I'm a bit confused now. You use *functions* to do that? Or do you mean scripts?
By the way: with alias you could name your custom "script" esync because it
doesn't place a file on the harddisk.

> Likewise, and the real reason for this whole explanation, I /had/ an
> "einfo" scriptlet that simply ran "emerge info".  This can be very handy
> to run, if like me, you have several slotted versions of gcc merged, and
> you sometimes forget which one you have eselected or gcc-configed as the
> one portage will use.  Likewise, it's useful for checking on CFLAGS (or
> CXXFLAGS OR LDFLAGS or...), if you modified them from the normal ones
> because a particular package wasn't cooperating, and you want to see if
> you remembered to switch them back or not.
> 
> However, I ran into a problem.  The output of einfo was too long to
> quickly find the most useful info -- the stuff I most often change and
> therefore most often am looking for.
> 
> No sweat!  I shortened my original "einfo" to simply "ei", and added a
> second script, "eis" (for einfo short), that simply piped the output of
> the usual emerge info into a grep that only returned the lines I most
> often need -- the big title one with gcc and similar info, CFLAGS,
> CXXFLAGS, LDFLAGS, and FEATURES.  USE would also be useful, but it's too
> long even by itself to be searched at a glance, so if I want it, I simply
> run ei and look for what I want in the longer output.

Impressive.

> ...  Another deep breath... <g>
> 
> OK, with that as a preliminary, you should be able to understand the
> following:
> 
> $eis
> 
> Portage 2.1_pre4-r1 (default-linux/amd64/2006.0, gcc-4.1.0-beta20060127,
> glibc-2.3.6-r2, 2.6.15 x86_64)
> 
> CFLAGS="-march=k8 -Os -pipe -fomit-frame-pointer -frename-registers
> -funit-at-a-time -fweb -freorder-blocks-and-partition
> -fmerge-all-constants"
> 
> CXXFLAGS="-march=k8 -Os -pipe -fomit-frame-pointer -frename-registers
> -funit-at-a-time -fweb -freorder-blocks-and-partition
> -fmerge-all-constants"
> 
> FEATURES="autoconfig buildpkg candy ccache confcache distlocks
> multilib-strict parallel-fetch sandbox sfperms strict userfetch"
> 
> LDFLAGS="-Wl,-z,now"

* * *

▸ **Problems to solve**:
1) In the emerge info discussion, what short name did the quoted writer give to the original "einfo" scriptlet?
2) Continue the emerge info discussion from the point where it stops.

(Rows from a spatial reasoning dataset)
* * *

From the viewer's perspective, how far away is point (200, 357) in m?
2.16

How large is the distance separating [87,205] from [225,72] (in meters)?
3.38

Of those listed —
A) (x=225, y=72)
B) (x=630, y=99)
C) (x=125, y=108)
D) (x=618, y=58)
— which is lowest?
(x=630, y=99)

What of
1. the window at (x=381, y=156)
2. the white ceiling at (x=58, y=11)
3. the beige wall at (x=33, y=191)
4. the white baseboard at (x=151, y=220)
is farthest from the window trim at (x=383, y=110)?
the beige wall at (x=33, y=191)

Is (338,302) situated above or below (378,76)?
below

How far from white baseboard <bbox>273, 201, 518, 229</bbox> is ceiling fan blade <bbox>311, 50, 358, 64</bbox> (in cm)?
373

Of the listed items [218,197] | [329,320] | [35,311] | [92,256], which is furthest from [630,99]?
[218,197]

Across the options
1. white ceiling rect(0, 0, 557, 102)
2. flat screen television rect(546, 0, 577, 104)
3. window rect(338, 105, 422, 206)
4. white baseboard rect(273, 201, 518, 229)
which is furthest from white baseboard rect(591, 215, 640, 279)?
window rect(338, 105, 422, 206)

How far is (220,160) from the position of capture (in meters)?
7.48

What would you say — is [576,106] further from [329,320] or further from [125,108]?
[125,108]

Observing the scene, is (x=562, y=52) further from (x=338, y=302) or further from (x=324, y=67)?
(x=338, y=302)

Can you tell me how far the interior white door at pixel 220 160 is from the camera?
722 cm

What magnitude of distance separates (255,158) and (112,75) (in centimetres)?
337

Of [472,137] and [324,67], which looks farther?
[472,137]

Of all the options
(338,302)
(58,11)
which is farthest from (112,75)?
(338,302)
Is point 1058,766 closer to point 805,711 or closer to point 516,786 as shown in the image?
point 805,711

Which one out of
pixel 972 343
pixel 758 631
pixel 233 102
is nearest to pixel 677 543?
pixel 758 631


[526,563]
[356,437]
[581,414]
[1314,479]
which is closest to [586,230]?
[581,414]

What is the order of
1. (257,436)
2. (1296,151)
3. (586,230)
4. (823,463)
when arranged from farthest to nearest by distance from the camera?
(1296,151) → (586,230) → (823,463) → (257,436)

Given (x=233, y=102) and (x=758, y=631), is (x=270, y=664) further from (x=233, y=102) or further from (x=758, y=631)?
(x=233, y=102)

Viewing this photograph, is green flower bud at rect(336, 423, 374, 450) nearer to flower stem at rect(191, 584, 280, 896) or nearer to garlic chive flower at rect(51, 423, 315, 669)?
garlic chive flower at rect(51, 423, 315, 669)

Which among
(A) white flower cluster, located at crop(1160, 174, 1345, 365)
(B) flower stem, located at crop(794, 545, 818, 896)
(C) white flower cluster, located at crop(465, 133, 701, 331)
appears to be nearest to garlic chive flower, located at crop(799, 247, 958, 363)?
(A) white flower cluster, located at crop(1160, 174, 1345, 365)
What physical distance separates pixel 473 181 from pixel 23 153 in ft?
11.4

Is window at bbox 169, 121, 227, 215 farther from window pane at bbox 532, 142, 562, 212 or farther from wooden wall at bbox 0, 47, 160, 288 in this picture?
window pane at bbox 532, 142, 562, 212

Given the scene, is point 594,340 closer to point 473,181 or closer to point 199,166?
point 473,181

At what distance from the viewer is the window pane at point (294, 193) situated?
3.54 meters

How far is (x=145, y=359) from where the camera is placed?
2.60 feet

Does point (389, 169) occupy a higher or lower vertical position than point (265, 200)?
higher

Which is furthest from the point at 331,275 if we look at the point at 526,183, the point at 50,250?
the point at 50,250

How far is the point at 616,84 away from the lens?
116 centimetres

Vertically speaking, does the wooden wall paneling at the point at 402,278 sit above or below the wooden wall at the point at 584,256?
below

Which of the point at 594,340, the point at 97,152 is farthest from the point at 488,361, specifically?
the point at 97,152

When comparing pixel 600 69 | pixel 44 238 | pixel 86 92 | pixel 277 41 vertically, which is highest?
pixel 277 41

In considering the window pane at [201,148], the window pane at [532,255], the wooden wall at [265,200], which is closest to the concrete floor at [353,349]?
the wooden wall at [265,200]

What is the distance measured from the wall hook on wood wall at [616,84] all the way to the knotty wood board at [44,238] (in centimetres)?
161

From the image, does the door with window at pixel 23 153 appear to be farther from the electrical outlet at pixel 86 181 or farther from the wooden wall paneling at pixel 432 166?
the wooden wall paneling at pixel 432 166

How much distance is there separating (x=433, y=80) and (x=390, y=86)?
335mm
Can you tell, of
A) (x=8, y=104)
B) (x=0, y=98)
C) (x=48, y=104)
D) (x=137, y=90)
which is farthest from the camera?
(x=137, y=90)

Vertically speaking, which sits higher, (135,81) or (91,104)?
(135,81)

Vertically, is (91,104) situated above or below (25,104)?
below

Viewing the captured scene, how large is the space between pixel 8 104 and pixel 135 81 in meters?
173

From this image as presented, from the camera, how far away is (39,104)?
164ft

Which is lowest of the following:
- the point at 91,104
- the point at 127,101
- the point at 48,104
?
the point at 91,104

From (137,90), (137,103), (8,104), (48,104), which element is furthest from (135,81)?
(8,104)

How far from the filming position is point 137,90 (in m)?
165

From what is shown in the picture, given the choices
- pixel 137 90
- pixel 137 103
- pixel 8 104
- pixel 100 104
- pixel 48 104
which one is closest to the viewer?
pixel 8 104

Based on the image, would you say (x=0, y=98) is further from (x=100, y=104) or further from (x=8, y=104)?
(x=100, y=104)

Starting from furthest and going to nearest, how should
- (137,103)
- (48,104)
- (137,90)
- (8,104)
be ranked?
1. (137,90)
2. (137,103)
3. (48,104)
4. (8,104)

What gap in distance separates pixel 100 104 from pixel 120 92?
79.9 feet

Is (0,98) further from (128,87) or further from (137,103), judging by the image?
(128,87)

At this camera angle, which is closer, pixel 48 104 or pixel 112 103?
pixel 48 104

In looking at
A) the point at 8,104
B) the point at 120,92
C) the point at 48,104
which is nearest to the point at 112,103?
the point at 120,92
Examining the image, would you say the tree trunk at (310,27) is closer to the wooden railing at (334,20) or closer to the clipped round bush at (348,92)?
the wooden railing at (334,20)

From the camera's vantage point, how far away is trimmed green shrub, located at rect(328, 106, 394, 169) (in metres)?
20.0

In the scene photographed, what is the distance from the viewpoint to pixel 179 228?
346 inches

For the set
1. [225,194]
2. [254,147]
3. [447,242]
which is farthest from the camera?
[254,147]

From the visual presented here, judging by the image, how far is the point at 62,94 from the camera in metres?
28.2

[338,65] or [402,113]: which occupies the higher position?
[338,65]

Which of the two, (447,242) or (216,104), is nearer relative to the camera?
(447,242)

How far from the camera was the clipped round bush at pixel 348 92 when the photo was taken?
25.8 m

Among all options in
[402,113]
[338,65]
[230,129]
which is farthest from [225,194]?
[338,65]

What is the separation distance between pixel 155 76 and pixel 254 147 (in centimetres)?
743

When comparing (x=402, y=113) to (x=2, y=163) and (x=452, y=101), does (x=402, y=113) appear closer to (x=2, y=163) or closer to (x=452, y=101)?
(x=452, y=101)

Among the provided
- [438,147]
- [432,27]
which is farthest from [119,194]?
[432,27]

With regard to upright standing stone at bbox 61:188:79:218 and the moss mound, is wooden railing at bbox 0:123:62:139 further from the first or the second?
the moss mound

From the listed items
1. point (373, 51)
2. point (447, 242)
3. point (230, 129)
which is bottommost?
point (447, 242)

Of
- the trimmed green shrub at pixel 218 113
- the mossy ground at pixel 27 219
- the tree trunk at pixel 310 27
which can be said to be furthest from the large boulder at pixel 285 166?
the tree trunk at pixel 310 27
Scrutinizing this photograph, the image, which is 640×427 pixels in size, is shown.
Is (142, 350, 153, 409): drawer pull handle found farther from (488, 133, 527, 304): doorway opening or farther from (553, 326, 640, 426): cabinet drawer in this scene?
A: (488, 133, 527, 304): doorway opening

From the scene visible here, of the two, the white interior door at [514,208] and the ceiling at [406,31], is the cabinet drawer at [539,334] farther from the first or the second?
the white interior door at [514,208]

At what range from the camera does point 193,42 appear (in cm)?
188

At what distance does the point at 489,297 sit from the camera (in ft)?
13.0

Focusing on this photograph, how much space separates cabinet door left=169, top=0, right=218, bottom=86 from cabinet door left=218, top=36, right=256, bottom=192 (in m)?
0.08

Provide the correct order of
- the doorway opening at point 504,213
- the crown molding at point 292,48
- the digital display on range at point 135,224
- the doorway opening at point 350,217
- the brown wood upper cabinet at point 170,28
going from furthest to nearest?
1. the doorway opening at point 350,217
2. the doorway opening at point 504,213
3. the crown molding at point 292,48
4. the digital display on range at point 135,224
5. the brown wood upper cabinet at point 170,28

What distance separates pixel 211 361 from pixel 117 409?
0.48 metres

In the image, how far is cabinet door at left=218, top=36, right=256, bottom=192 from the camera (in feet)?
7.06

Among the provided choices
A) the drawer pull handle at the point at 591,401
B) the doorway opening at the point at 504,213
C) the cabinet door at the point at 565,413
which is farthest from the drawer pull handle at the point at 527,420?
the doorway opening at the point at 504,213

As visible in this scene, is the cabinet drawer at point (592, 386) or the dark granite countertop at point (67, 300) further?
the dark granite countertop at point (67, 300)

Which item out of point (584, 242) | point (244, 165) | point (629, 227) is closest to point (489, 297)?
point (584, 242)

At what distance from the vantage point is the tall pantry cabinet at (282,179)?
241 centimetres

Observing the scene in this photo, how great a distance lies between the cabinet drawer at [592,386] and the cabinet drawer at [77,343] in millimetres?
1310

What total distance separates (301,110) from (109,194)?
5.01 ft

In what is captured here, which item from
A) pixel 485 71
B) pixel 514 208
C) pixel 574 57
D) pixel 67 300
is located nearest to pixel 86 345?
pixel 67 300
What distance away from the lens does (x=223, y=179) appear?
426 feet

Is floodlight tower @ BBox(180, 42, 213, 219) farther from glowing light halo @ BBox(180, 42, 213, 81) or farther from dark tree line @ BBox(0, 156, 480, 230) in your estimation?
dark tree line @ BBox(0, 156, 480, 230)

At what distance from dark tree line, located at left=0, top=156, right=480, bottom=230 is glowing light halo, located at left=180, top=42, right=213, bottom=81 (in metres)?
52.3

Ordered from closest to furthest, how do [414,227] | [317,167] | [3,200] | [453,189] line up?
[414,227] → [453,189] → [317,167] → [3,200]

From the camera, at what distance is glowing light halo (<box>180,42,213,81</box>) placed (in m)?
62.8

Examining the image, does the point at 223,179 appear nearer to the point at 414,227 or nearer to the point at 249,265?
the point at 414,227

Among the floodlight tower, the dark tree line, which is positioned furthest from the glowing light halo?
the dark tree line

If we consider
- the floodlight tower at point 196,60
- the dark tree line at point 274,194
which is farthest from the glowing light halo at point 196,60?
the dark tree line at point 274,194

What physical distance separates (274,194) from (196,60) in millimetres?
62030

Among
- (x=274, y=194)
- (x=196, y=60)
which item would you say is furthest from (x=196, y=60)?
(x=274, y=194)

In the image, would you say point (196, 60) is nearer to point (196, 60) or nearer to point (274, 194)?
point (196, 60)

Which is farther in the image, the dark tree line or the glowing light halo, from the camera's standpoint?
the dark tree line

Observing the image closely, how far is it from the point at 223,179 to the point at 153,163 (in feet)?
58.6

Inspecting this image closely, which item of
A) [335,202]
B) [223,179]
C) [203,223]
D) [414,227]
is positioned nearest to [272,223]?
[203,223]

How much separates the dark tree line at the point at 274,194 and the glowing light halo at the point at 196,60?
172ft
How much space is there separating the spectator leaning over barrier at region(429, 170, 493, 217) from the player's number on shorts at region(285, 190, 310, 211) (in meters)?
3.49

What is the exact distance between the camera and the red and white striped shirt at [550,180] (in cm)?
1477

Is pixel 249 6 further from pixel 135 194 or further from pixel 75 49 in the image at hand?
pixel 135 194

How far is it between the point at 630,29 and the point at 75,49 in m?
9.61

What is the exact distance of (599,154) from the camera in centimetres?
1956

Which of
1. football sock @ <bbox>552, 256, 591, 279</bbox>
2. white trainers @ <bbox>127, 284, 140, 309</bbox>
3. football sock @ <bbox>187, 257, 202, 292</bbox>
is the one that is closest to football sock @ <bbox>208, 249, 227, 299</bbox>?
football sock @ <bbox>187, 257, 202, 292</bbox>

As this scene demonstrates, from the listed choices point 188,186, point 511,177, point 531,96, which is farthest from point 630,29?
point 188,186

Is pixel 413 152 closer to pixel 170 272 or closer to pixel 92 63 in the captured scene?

* * *

▸ **Answer set**:
1) "ei"

2)
> 
> MAKEOPTS="-j4"
> 
> To make sense of that...
> 
> * The portage and glibc versions are ~amd64, as set in make.conf for the
> system in general.
> 
> * CFLAGS:  
> 
> I choose -Os, optimize for size, because a modern CPU and the various
> cache levels are FAR faster than main memory.  This difference is
> frequently severe enough that it's actually more efficient to optimize for
> size than for CPU performance, because the result is smaller code that
> maintains cache locality (stays in fast cache) far better, and the CPU
> saves more time that it would otherwise be spending idle, waiting for data
> to come in from slower more distant memory, than the actual cost of the
> loss of cycle efficiency that's often the tradeoff for small code.

Given the fact that two CPUs, only differing in L2 Cache size, have nearly the
same performance, I doubt that the performance increase is very big. Some
interesting figures:

Athlon64 something (forgot what, but shouldn't matter anyway) with 1 MB L2-cache
 is 4% faster than an Athlon64 of the same frequency but with only 512kB
L2-cache. The bigger the cache sizes you compare get, the smaller the
performance increase. Since you run a dual Opteron system with 1 MB L2 cache per
CPU I tend to say that the actual performance increase you experience is about
3%. But then I didn't take into account that -Os leaves out a few optimizations
which would be included by -O2, the default optimization level, which actually
makes the code a bit slower when compared to -O2. So, the performance increase
you really experience shrinks to about 0-2%. I'd tend to proclaim that -O2 is
even faster for most of the code, but that's only my feeling.

Beside that I should mention that -Os sometimes still has problems with huge
packages like glibc.

> Back when memory operated at or near the speed of the CPU, avoiding the
> loop, even at the expense of three-times the code, was  often faster.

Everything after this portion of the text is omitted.